= Ralph Lenhart =

American educator and politician from Montana (1930–2022)

Ralph Lee Lenhart (October 18, 1930 – December 31, 2022) was an American educator and politician from Montana. Lenhart is a former Democratic member of the Montana House of Representatives who served from January 2003 to January 2007.

== Early life ==
On October 18, 1930, Lenhart was born in Durand, Wisconsin.

== Career ==
Lenhart was a mathematics professor at Dawson Community College. Lenhart served as the Interim President of the Montana University System.

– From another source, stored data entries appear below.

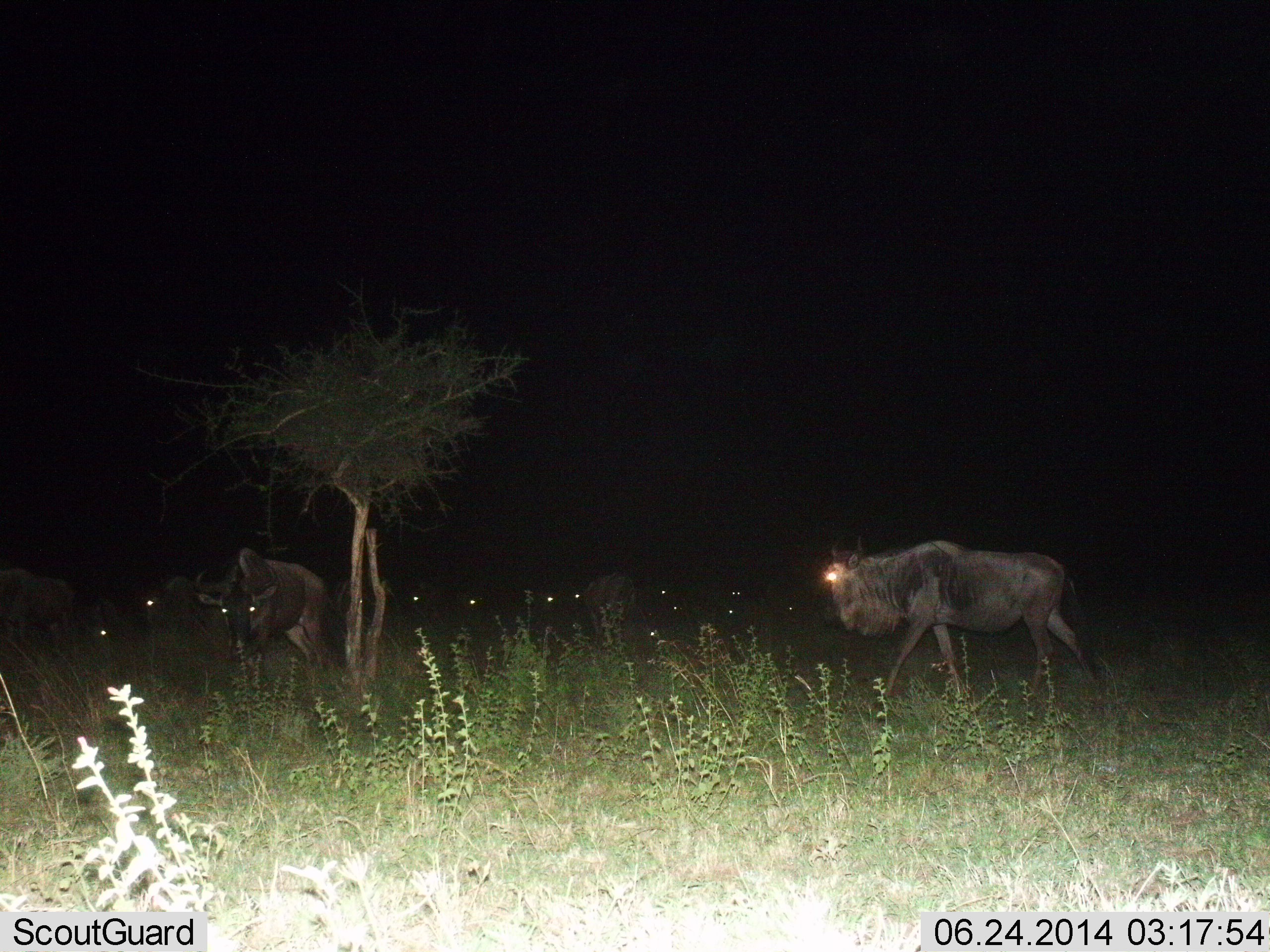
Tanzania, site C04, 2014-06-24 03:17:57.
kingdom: Animalia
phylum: Chordata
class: Mammalia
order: Artiodactyla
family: Bovidae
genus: Connochaetes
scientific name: Connochaetes taurinus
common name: blue wildebeest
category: wildebeest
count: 11-50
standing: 50%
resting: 0%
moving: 80%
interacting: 0%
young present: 0%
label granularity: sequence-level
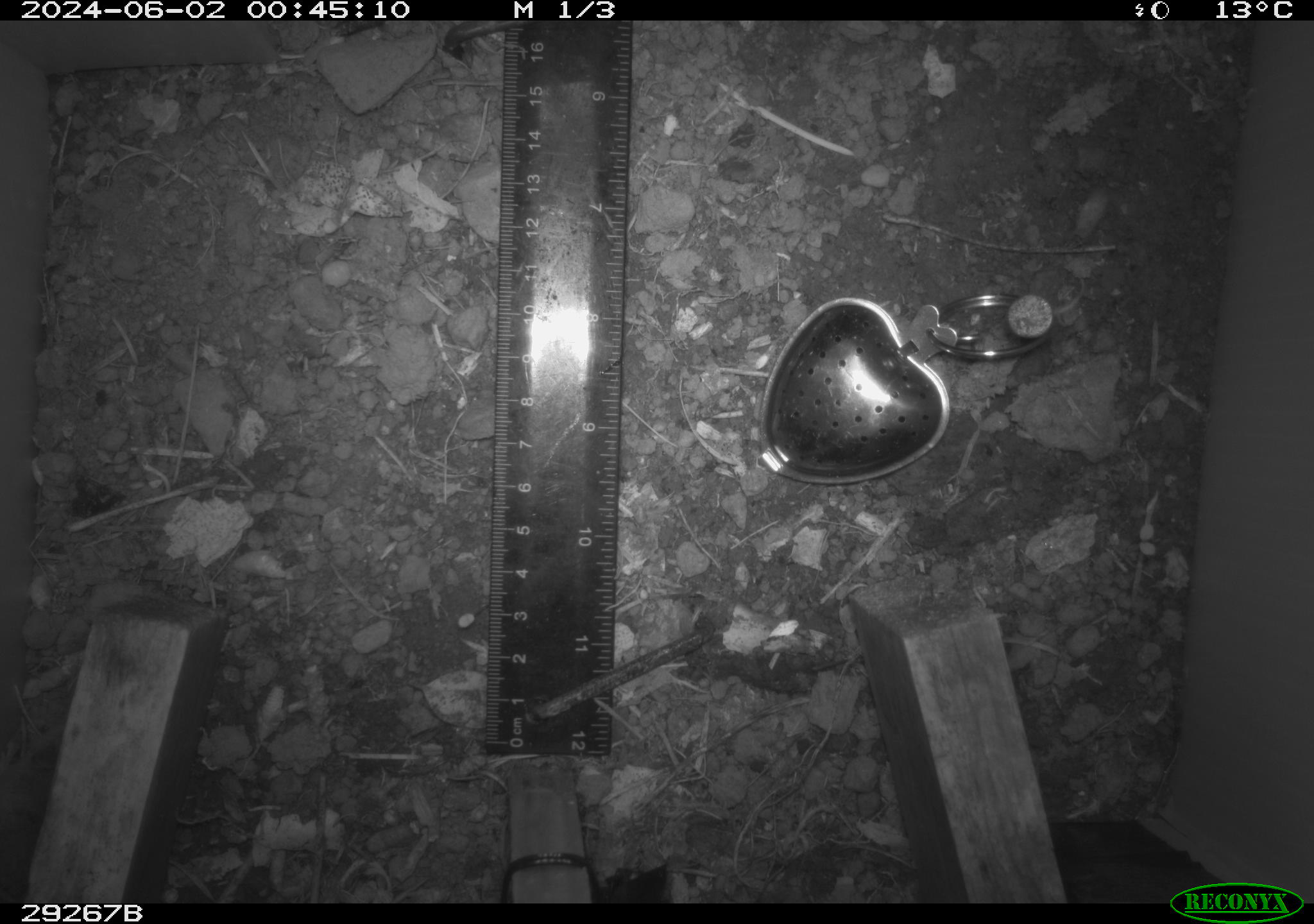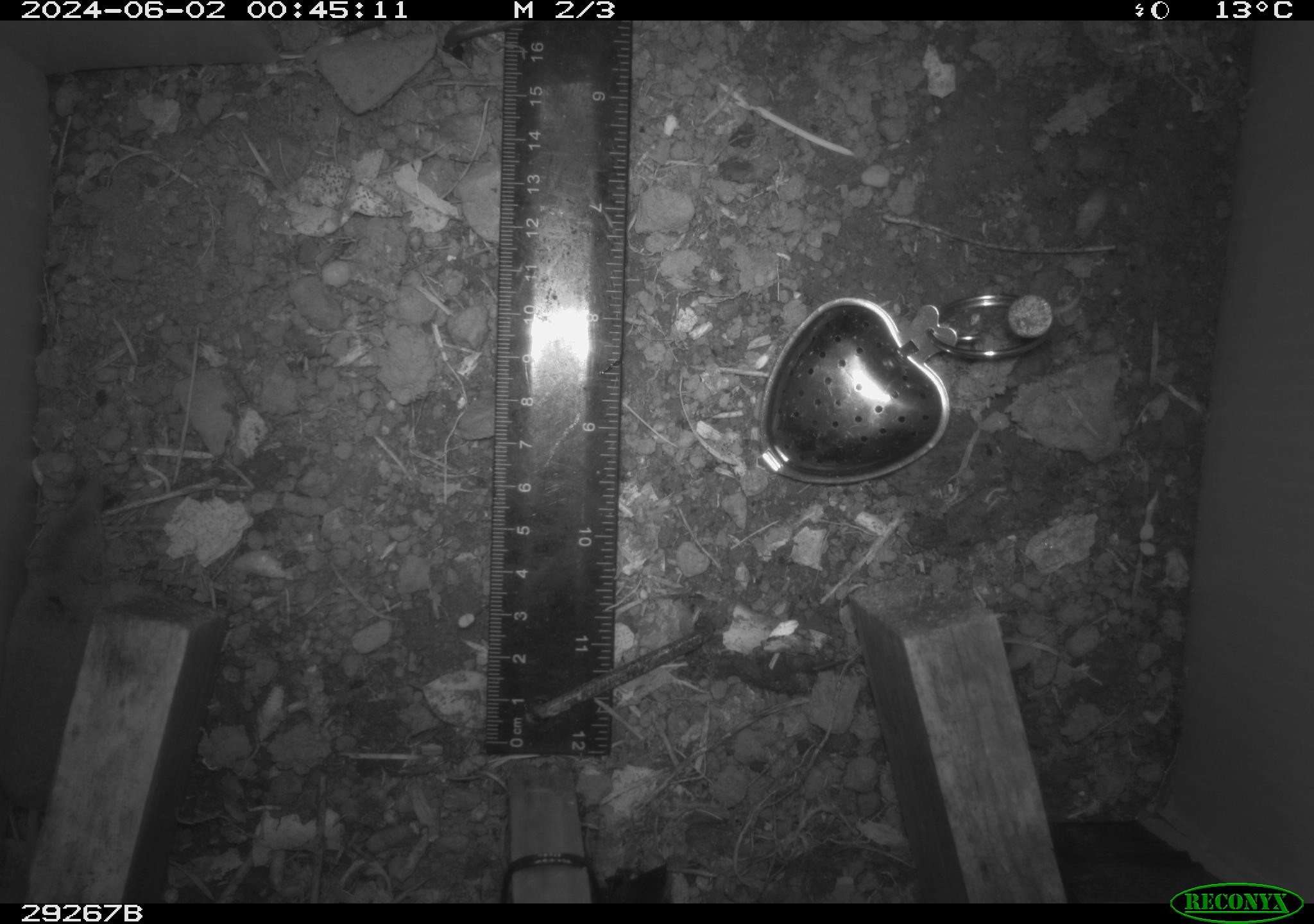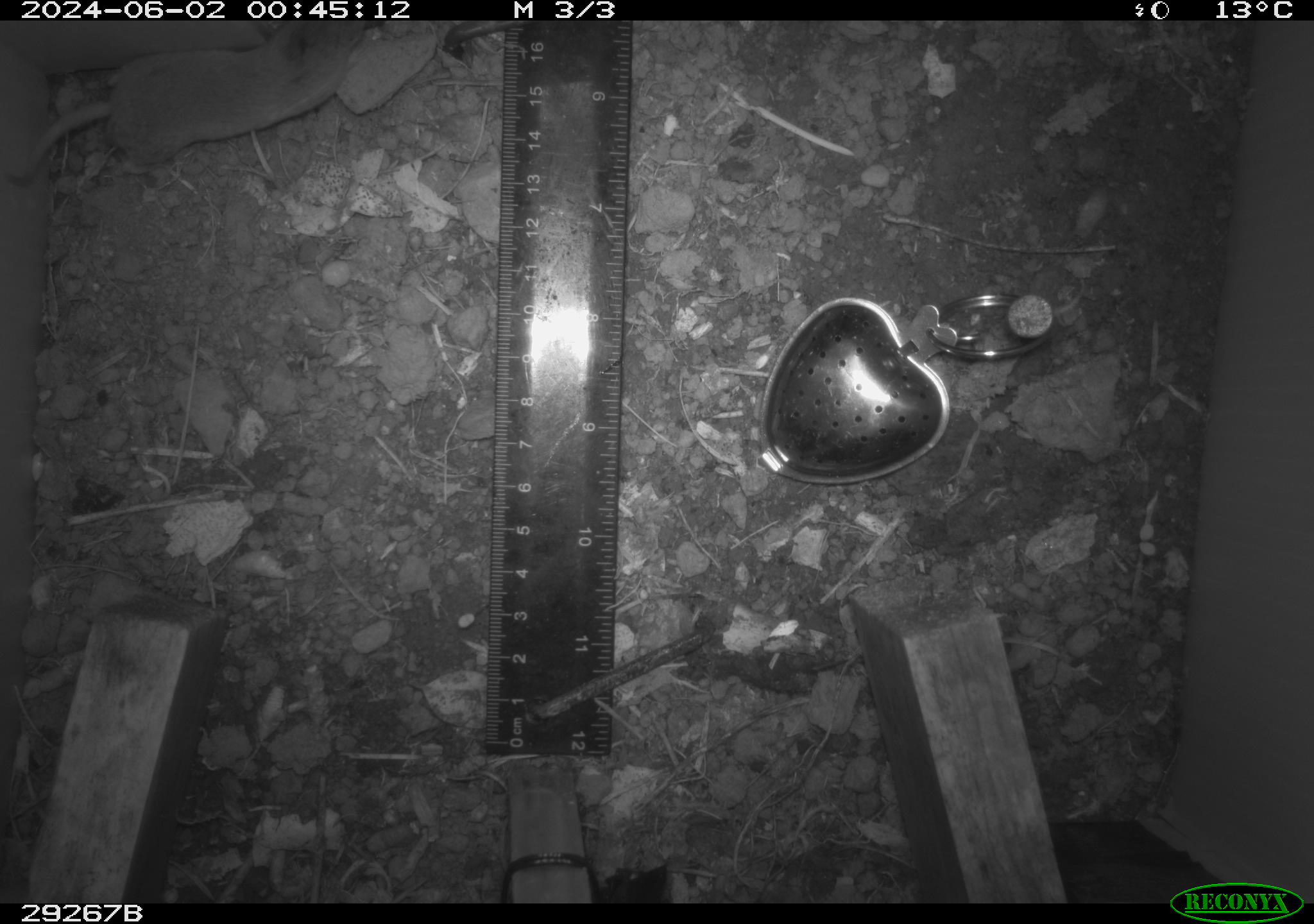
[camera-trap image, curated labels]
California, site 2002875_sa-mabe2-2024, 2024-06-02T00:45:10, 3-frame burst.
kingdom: Animalia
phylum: Chordata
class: Mammalia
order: Rodentia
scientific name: Rodentia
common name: rodent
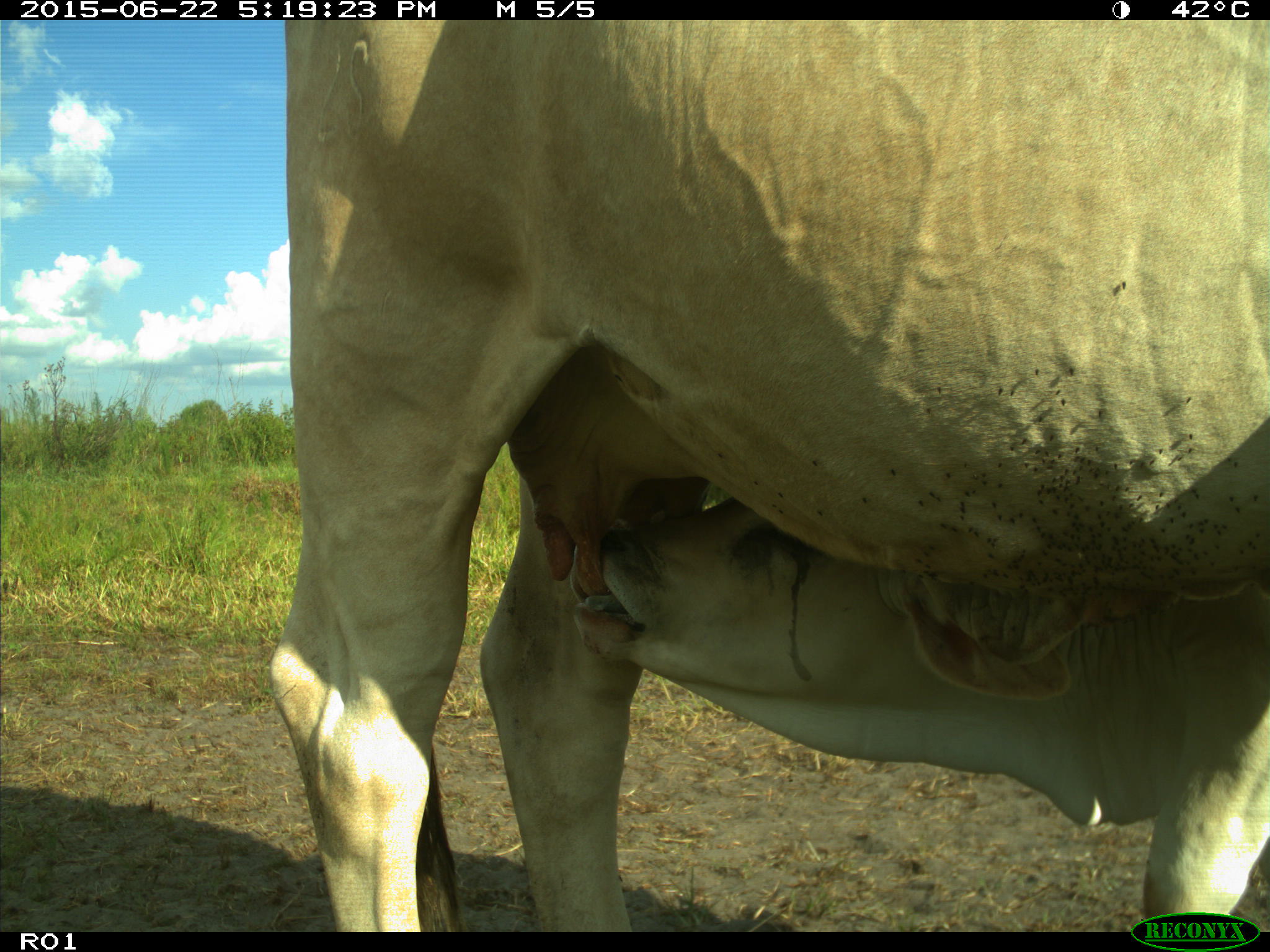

He was an at-large member for the Dawson Community College Foundation Board.

On November 5, 2002, Lenhart won the election unopposed and became a Democratic member of Montana House of Representatives for District 2.

On November 2, 2004, Lenhart won the election and became a Democratic member of Montana House of Representatives for District 38. Lenhart defeated Larry Heimbuch with 50.96% of the votes.

== Personal life and death ==
Lenhart's wife was Shirley Lenhart (1933–2020), who was a nurse and Family Planning Director for Dawson County, Montana. They had three children, Nan, Ned, Kaia. In 1960, Lenhart and his family moved to Glendive, Montana in 1960.

Ralph Lenhart died from complications of COVID-19 in Chippewa Falls, Wisconsin on December 31, 2022. He was 92.